====== Given passage

There’s new evidence that the raccoon dog might be the source from which the COVID-19 virus originated. Benjamin Mueller reports at Yahoo News:

An international team of virus experts said Thursday that they had found genetic data from a market in Wuhan, China, linking the coronavirus with raccoon dogs for sale there, adding evidence to the case that the worst pandemic in a century could have been ignited by an infected animal that was being dealt through the illegal wildlife trade.

The genetic data was drawn from swabs taken from in and around the Huanan Seafood Wholesale Market starting in January 2020, shortly after Chinese authorities had shut down the market because of suspicions that it was linked to the outbreak of a new virus. By then, the animals had been cleared out, but researchers swabbed walls, floors, metal cages and carts often used for transporting animal cages.

In samples that came back positive for the coronavirus, the international research team found genetic material belonging to animals, including large amounts that were a match for the raccoon dog, three scientists involved in the analysis said.

The jumbling together of genetic material from the virus and the animal does not prove that a raccoon dog itself was infected. And even if a raccoon dog had been infected, it would not be clear that the animal had spread the virus to people. Another animal could have passed the virus to people, or someone infected with the virus could have spread the virus to a raccoon dog.

But the analysis did establish that raccoon dogs — fluffy animals that are related to foxes and are known to be able to transmit the coronavirus — deposited genetic signatures in the same place where genetic material from the virus was left, the three scientists said. That evidence, they said, was consistent with a scenario in which the virus had spilled into humans from a wild animal.

A report with the full details of the international research team’s findings has not yet been published. Their analysis was first reported by The Atlantic.

We still don’t know. It could be a “chicken or the egg” situation in which humans spread the disease to raccoon dogs. Or vice versa. Or something else entirely. It does bolster the case for those who are promoting a zoonotic origin for the virus.

============
====== Dataset entries

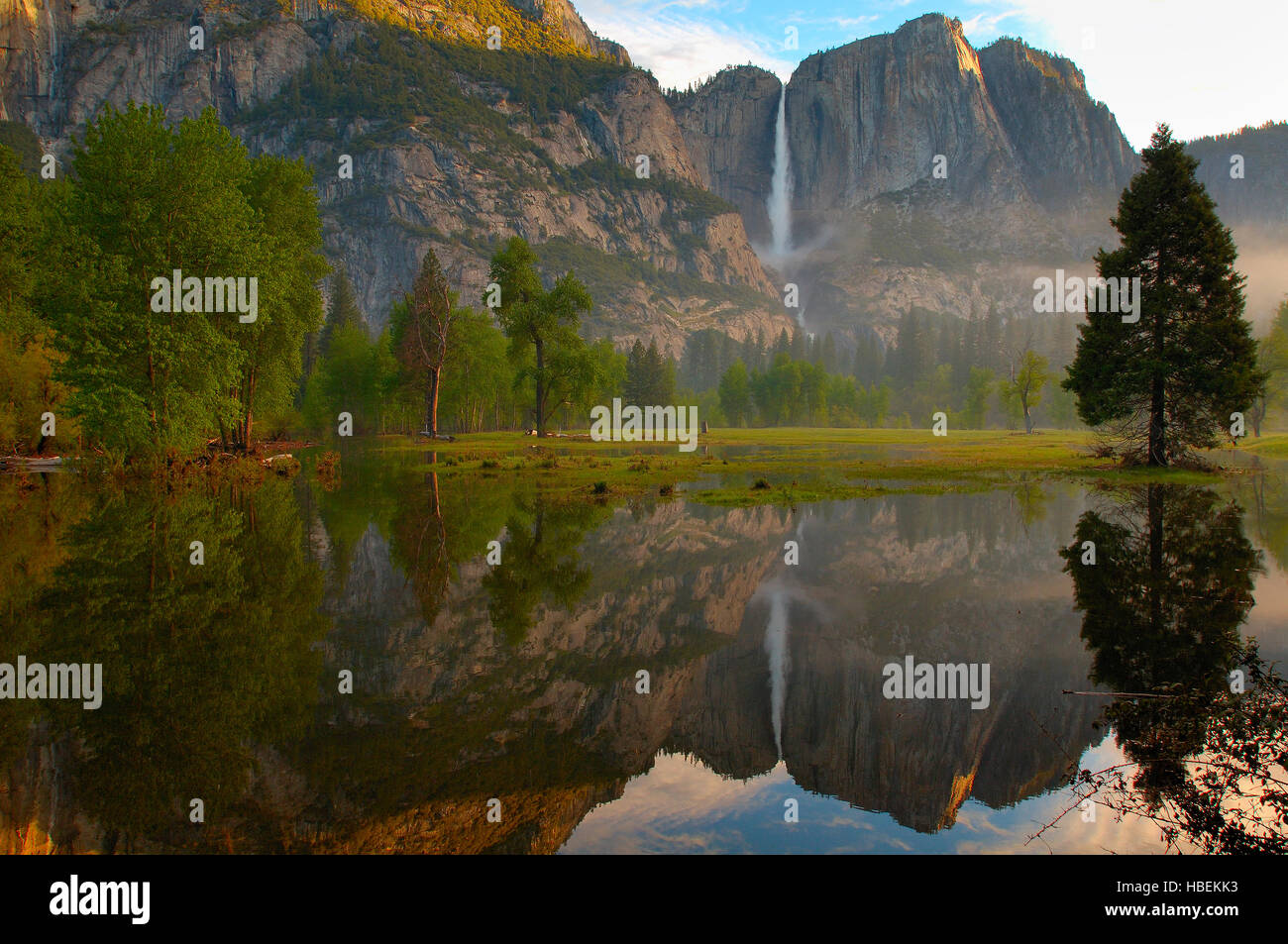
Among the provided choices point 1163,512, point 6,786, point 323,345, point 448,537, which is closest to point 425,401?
point 323,345

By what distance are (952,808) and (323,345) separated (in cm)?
13728

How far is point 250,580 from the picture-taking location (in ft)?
49.8

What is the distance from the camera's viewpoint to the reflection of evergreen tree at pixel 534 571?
13242mm

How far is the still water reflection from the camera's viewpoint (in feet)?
21.2

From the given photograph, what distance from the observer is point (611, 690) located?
31.9 ft

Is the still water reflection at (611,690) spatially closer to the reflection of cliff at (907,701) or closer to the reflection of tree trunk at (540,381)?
the reflection of cliff at (907,701)

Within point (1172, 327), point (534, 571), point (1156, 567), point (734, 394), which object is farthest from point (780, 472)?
point (734, 394)

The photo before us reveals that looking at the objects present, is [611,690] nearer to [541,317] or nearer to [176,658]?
[176,658]

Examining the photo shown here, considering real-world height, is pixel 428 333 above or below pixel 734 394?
above

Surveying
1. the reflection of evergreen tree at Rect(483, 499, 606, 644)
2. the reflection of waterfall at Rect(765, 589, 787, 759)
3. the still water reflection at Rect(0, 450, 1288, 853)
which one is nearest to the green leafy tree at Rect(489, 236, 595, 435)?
the reflection of evergreen tree at Rect(483, 499, 606, 644)

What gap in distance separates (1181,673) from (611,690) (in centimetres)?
748

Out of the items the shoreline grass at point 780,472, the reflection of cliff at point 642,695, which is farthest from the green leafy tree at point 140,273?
the reflection of cliff at point 642,695
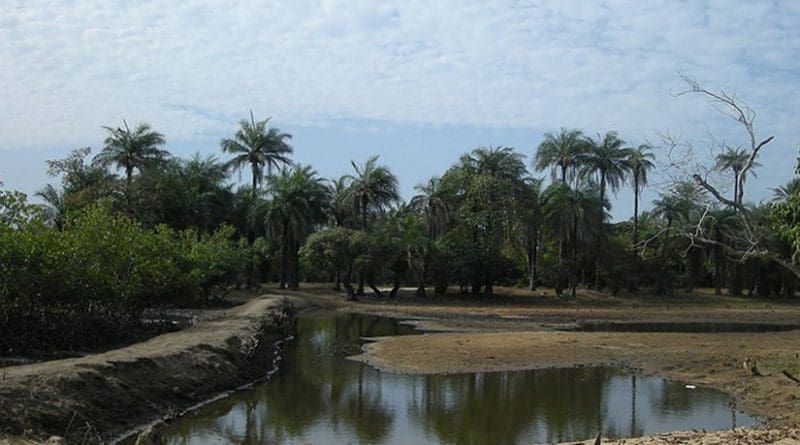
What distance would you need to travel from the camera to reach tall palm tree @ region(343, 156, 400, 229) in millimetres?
66312

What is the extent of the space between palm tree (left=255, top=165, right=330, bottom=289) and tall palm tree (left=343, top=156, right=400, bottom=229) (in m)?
2.79

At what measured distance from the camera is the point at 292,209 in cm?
6400

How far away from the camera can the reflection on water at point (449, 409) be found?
17453 millimetres

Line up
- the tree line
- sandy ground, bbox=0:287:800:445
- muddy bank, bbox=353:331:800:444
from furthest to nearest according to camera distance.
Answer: the tree line
muddy bank, bbox=353:331:800:444
sandy ground, bbox=0:287:800:445

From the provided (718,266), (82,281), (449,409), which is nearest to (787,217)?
(449,409)

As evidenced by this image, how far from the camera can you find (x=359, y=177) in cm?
6662

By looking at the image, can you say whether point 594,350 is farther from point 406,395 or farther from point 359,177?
point 359,177

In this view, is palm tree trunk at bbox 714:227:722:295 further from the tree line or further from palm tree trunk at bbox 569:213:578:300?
palm tree trunk at bbox 569:213:578:300

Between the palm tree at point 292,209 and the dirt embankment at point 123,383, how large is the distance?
36601 millimetres

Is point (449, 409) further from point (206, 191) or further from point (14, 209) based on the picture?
point (206, 191)

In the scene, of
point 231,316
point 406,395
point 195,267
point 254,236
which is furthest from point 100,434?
point 254,236

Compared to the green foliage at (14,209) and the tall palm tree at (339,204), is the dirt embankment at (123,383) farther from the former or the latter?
the tall palm tree at (339,204)

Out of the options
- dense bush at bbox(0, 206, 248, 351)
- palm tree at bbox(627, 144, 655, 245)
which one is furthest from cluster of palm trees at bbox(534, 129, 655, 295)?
dense bush at bbox(0, 206, 248, 351)

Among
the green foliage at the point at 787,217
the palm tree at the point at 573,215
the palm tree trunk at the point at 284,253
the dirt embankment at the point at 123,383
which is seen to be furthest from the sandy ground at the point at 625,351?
the palm tree trunk at the point at 284,253
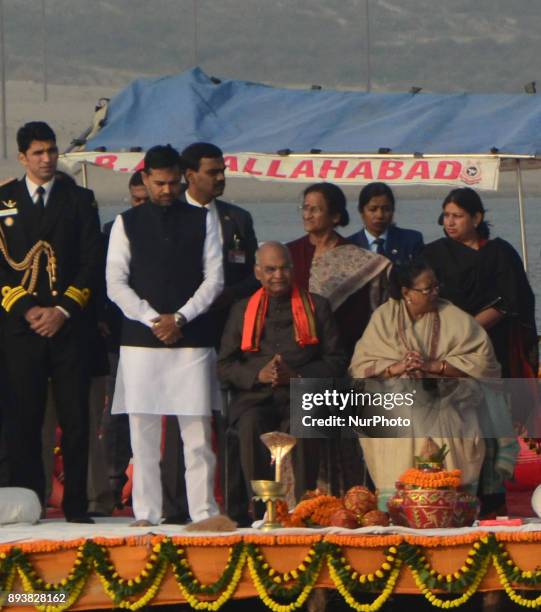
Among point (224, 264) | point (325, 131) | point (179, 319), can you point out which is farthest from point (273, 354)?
point (325, 131)

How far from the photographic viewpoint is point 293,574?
8086 millimetres

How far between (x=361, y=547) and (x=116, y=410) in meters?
1.73

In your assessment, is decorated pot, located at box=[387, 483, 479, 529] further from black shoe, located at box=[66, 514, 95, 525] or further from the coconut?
black shoe, located at box=[66, 514, 95, 525]

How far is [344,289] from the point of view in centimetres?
1001

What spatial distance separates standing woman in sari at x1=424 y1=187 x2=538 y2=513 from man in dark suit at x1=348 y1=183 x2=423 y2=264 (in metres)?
0.18

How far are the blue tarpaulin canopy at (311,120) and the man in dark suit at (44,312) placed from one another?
2837 mm

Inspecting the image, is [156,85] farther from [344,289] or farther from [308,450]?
[308,450]

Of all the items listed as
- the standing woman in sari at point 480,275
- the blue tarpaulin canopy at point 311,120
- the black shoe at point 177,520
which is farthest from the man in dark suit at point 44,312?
the blue tarpaulin canopy at point 311,120

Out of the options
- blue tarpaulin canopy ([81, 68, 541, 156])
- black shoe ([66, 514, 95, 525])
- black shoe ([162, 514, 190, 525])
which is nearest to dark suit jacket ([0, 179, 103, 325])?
black shoe ([66, 514, 95, 525])

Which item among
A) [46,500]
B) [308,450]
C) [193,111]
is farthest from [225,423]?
[193,111]

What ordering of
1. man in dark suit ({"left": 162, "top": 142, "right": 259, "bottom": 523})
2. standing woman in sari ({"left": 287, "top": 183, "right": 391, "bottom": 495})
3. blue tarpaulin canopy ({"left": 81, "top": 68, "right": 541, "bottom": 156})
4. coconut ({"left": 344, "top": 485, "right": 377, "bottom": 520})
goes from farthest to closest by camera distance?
blue tarpaulin canopy ({"left": 81, "top": 68, "right": 541, "bottom": 156}) < standing woman in sari ({"left": 287, "top": 183, "right": 391, "bottom": 495}) < man in dark suit ({"left": 162, "top": 142, "right": 259, "bottom": 523}) < coconut ({"left": 344, "top": 485, "right": 377, "bottom": 520})

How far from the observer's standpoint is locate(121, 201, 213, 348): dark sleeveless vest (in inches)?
362

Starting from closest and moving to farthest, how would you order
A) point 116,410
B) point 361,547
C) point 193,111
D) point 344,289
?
point 361,547, point 116,410, point 344,289, point 193,111

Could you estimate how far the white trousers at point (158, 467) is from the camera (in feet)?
30.0
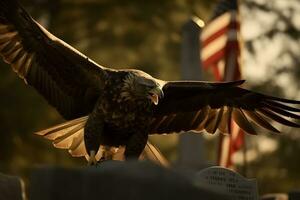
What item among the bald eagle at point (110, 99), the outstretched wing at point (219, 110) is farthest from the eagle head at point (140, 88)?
the outstretched wing at point (219, 110)

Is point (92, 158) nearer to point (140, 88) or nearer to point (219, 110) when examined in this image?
point (140, 88)

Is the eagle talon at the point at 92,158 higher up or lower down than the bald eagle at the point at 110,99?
lower down

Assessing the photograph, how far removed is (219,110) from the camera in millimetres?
8648

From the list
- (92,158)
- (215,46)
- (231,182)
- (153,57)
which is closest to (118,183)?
(92,158)

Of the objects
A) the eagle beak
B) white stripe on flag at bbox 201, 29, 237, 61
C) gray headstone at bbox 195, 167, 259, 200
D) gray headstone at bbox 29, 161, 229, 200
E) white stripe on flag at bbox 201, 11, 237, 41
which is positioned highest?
white stripe on flag at bbox 201, 11, 237, 41

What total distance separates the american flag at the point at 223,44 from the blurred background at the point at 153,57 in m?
3.55

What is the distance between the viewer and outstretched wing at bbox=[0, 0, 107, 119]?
303 inches

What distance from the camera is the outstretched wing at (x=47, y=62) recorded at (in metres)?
7.68

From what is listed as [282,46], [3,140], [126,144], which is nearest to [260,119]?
[126,144]

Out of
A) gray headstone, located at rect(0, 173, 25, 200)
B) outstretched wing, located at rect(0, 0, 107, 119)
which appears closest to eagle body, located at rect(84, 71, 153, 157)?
outstretched wing, located at rect(0, 0, 107, 119)

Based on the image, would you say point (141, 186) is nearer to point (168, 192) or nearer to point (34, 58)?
point (168, 192)

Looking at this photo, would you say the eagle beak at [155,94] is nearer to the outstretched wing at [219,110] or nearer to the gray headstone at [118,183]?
the outstretched wing at [219,110]

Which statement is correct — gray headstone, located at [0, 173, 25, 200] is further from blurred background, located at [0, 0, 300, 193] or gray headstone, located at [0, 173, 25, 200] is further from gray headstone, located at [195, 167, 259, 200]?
blurred background, located at [0, 0, 300, 193]

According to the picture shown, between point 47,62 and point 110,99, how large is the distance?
1.29 meters
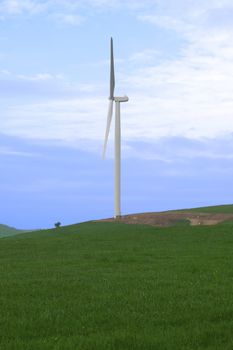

============

What you need to do — Please reproduce the passage above on raccoon dogs and the origin of the COVID-19 virus, in full and word for word.

Output of the task —
There’s new evidence that the raccoon dog might be the source from which the COVID-19 virus originated. Benjamin Mueller reports at Yahoo News:

An international team of virus experts said Thursday that they had found genetic data from a market in Wuhan, China, linking the coronavirus with raccoon dogs for sale there, adding evidence to the case that the worst pandemic in a century could have been ignited by an infected animal that was being dealt through the illegal wildlife trade.

The genetic data was drawn from swabs taken from in and around the Huanan Seafood Wholesale Market starting in January 2020, shortly after Chinese authorities had shut down the market because of suspicions that it was linked to the outbreak of a new virus. By then, the animals had been cleared out, but researchers swabbed walls, floors, metal cages and carts often used for transporting animal cages.

In samples that came back positive for the coronavirus, the international research team found genetic material belonging to animals, including large amounts that were a match for the raccoon dog, three scientists involved in the analysis said.

The jumbling together of genetic material from the virus and the animal does not prove that a raccoon dog itself was infected. And even if a raccoon dog had been infected, it would not be clear that the animal had spread the virus to people. Another animal could have passed the virus to people, or someone infected with the virus could have spread the virus to a raccoon dog.

But the analysis did establish that raccoon dogs — fluffy animals that are related to foxes and are known to be able to transmit the coronavirus — deposited genetic signatures in the same place where genetic material from the virus was left, the three scientists said. That evidence, they said, was consistent with a scenario in which the virus had spilled into humans from a wild animal.

A report with the full details of the international research team’s findings has not yet been published. Their analysis was first reported by The Atlantic.

We still don’t know. It could be a “chicken or the egg” situation in which humans spread the disease to raccoon dogs. Or vice versa. Or something else entirely. It does bolster the case for those who are promoting a zoonotic origin for the virus.